The barista turned, but the bobbing brunette ponytail didn't belong to Sif.

"You aren't Sif," Tony frowned.

"She's out with the flu," the replacement barista said. "Sorry about Loki, he was born with this personality disorder known as 'being a dick.' What can I get you?"

"Uh, a large Caffé Latte, with an extra shot of espresso, two pumps chocolate syrup, one raspberry, one almond, and extra whipped cream. And," he glanced at Bruce for a second, "a small Chai Tea Latte with a shot of espresso." The girl turned to look at Bruce, as if to confirm the craziness of Tony's order. He nodded once. She stared at him for a second, her eyes growing large. Bruce rubbed the back of his neck self-consciously.

"And a slice of cinnamon coffee cake and a chocolate chip scone, please," he added, his voice quiet in comparison to Tony’s.

"Is that for here or to go?" Loki asked in a bored voice.

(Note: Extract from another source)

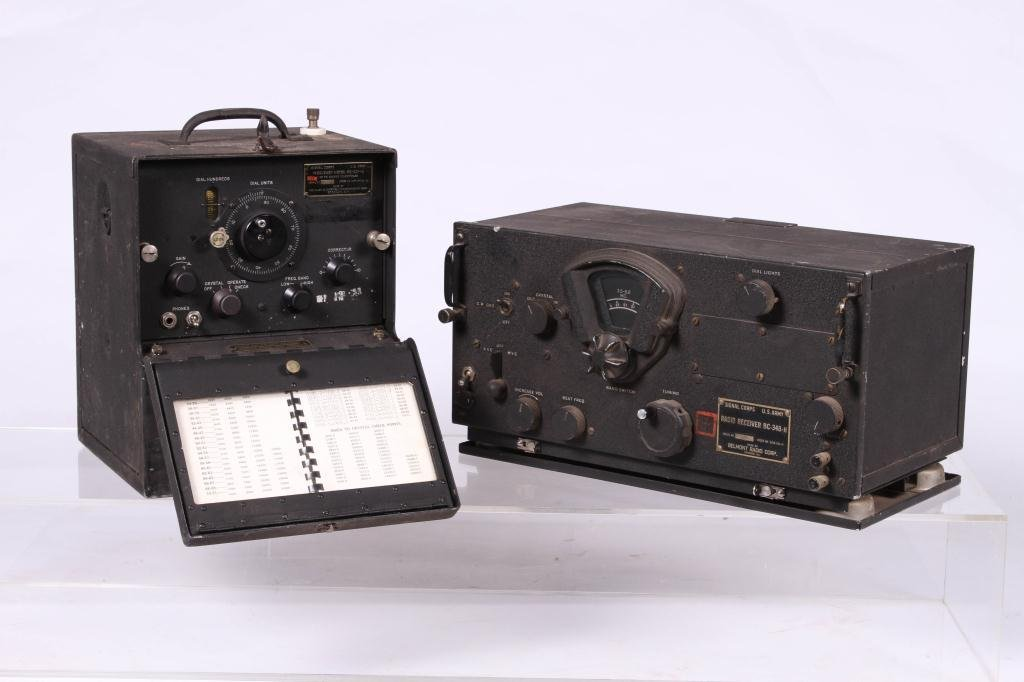 WWII SIGNAL CORPS FREQUENCY METER/ RADIO RECEIVER - 4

"To go," Tony said apologetically. "I know you'd love to chat,” he said, winking, “but today, we've got papers to grade.” Loki told them their total and Tony handed over a bill, waving off Loki's attempt to give them change and telling him to put it in the tip jar, as usual.

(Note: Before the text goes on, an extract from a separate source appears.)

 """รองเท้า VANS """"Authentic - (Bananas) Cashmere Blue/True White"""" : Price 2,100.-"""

"You mean, _I've_ got papers to grade," Bruce said, rolling his eyes. " _You've_ got papers to give to Pepper to grade."

"Hey, that's what she's paid for," Tony protested, missing Bruce's point entirely.

"Names for those?" the replacement barista interrupted, still staring at Bruce. When he turned to look at her, she blushed, ducking her head slightly and clutching a cup in her hand.

"Tony Stark," Tony said, smiling. "Nice to meet you."

"Bruce," Bruce said simply, squinting at the woman. "You…aren't one of my students at U.H.C., are you? You look--"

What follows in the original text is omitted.